#### AUFGABE
Setze den Artikel über den Kurzfilm «Noun» und die Christenverfolgung im Irak nach seinem letzten Satz fort.

──────── TEXTBLOCK

Ihre Familie musste selbst fliehen
Schweizer Muslima dreht Film über Christenverfolgung im Irak
Der Kurzfilm «Noun» zeigt das Schicksal von Christen, die im Irak von der Terrormiliz Islamischer Staat verfolgt werden. Die Regisseurin Aida Schläpfer Al Hassani ist eine schiitische Muslima. Mit ihrem Film will sie einen weiteren Völkermord an den Menschen verhindern.
Familien auf der Flucht, Kinder ohne Eltern, nervlich belastete Menschen in Flüchtlingslagern: Die muslimische Regisseurin Aida Schläpfer Al Hassani zeigt in ihrem Kurzfilm «Noun», welche Folgen der Terror des Islamischen Staats (IS) für Christen im Irak hat.

────────────────
──────── AUSGEWÄHLTE ZEILEN

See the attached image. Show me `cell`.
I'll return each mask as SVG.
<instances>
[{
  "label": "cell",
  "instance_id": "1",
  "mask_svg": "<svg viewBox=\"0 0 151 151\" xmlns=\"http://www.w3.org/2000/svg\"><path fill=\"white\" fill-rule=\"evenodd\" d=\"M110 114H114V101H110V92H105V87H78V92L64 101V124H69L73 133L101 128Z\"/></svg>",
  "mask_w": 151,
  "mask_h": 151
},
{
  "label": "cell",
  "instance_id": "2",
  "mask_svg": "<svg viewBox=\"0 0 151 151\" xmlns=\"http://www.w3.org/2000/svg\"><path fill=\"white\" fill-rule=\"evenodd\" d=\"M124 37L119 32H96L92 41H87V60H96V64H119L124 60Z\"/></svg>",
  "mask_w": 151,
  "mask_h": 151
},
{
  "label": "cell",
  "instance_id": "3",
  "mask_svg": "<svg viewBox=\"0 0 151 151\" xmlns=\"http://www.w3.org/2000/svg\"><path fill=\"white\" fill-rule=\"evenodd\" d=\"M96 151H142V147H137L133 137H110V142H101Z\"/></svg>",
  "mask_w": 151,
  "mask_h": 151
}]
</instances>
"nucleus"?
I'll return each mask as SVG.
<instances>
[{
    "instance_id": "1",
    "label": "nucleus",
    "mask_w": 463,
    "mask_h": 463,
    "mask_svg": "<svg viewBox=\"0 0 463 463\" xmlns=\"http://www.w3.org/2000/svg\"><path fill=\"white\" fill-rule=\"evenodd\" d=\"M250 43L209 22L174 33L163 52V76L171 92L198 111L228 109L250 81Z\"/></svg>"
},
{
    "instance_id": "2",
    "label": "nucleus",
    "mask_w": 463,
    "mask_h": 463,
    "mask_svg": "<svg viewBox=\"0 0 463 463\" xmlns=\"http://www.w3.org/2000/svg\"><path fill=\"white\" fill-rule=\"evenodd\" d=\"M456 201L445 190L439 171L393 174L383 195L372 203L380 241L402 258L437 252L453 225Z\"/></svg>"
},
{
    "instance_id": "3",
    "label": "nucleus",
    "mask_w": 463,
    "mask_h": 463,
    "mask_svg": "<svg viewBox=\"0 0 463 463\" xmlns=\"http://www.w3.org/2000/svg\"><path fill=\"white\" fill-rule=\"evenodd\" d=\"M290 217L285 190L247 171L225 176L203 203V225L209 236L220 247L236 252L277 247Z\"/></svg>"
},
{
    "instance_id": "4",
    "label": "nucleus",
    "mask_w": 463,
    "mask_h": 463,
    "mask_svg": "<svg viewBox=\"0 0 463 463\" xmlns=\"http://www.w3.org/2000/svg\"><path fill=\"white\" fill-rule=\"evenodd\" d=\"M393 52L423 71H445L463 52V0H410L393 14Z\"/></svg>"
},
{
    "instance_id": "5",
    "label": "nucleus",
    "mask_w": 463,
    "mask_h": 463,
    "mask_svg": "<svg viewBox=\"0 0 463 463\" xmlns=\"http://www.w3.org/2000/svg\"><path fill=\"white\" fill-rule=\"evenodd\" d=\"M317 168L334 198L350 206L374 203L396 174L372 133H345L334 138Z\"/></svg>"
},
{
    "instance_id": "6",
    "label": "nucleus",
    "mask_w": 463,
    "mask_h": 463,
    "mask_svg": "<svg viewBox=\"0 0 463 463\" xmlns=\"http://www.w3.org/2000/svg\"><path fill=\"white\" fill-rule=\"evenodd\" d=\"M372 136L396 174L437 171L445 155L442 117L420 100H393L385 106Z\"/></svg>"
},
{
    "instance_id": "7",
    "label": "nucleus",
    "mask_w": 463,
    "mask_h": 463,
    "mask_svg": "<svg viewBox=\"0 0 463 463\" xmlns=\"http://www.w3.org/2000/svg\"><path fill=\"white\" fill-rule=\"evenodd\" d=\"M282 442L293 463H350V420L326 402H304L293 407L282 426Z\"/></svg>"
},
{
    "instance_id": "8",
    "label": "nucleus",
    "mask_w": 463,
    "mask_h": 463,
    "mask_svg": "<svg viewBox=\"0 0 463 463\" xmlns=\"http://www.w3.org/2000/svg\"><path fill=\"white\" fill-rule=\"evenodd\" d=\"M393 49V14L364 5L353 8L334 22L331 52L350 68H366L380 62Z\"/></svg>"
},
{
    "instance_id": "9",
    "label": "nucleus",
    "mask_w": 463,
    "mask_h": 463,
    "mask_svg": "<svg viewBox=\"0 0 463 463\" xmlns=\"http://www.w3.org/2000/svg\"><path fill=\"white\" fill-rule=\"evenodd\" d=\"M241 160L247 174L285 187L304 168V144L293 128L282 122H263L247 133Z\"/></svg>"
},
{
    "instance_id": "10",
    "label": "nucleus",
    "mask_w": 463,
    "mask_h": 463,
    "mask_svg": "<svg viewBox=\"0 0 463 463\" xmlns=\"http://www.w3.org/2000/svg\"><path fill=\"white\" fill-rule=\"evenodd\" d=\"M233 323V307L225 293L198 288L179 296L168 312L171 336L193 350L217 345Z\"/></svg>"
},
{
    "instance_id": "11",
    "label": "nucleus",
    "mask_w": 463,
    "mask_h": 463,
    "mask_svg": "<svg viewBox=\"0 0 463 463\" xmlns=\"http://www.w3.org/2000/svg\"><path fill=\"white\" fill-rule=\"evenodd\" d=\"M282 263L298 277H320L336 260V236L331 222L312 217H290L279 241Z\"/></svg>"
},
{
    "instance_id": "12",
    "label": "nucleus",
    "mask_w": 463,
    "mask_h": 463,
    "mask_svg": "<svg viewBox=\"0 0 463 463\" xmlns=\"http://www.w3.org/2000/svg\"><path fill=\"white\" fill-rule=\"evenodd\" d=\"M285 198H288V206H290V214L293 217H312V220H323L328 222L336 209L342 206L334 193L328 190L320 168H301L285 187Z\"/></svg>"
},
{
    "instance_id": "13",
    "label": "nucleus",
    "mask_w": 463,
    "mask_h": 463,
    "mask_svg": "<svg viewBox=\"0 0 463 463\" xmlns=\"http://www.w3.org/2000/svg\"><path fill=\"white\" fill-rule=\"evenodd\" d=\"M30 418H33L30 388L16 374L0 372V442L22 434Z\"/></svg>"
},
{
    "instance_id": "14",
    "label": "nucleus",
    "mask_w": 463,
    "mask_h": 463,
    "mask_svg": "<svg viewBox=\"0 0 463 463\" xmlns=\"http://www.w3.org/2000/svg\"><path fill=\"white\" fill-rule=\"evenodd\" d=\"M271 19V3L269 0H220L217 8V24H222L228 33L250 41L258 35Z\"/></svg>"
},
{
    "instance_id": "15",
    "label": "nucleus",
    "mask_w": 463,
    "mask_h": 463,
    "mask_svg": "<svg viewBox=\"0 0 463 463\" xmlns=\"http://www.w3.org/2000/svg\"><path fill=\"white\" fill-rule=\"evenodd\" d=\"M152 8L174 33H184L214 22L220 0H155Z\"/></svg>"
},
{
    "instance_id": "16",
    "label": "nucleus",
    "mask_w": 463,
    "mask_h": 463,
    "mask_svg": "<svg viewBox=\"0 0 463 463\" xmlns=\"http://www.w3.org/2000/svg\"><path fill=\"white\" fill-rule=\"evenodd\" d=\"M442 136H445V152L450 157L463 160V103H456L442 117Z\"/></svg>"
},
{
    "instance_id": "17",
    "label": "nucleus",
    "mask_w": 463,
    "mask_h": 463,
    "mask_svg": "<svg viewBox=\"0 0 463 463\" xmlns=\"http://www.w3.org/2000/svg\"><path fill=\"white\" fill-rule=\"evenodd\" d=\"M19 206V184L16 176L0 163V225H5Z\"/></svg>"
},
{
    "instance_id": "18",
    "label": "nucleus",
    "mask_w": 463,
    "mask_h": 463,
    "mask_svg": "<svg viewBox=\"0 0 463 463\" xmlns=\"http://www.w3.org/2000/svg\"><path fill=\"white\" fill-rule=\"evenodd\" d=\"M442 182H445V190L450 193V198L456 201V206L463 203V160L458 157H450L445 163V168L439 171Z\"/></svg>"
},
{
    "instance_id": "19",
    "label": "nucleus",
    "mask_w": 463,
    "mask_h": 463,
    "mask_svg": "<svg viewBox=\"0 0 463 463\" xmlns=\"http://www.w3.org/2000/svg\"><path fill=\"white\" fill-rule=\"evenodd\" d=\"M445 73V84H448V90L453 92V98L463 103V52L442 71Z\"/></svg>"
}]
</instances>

────────────────

#### LÖSUNG
Die Kunstschaffende erklärte gegenüber dem pro Medienmagazin: «Das ganze Grauen hat System. Ich will mit meinem Film einen weiteren drohenden Völkermord an diesen Menschen verhindern.» Gegenüber Radio Vatikan sagte sie: «Die [Christen] werden immer vertrieben, in einem Ort versammelt, es gibt Massaker. Die Christen haben null Sicherheit, keine Waffen, um sich zu schützen.» Die 1970 in Bagdad geborene Regisseurin musste mit ihrer Familie selbst vor dem Saddam-Regime aus dem Irak in den Libanon fliehen. Seit circa 20 Jahren lebt sie in der Schweiz.
Der Regisseurin legt in ihrem 24-minütigen Kurzfilm, von dem es auch eine Langversion gibt, nicht den Fokus darauf, Kunst zu machen. «Mir geht es darum, das Leiden der Menschen zu zeigen.» Eine religiöse Agenda verfolge sie nicht. «Ich hätte genauso gut auch einen Film machen können über Juden im Irak, wenn die Situation vergleichbar wäre», zitiert die Religions- und Gesellschaftsplattform «reformiert.info» Schläpfer.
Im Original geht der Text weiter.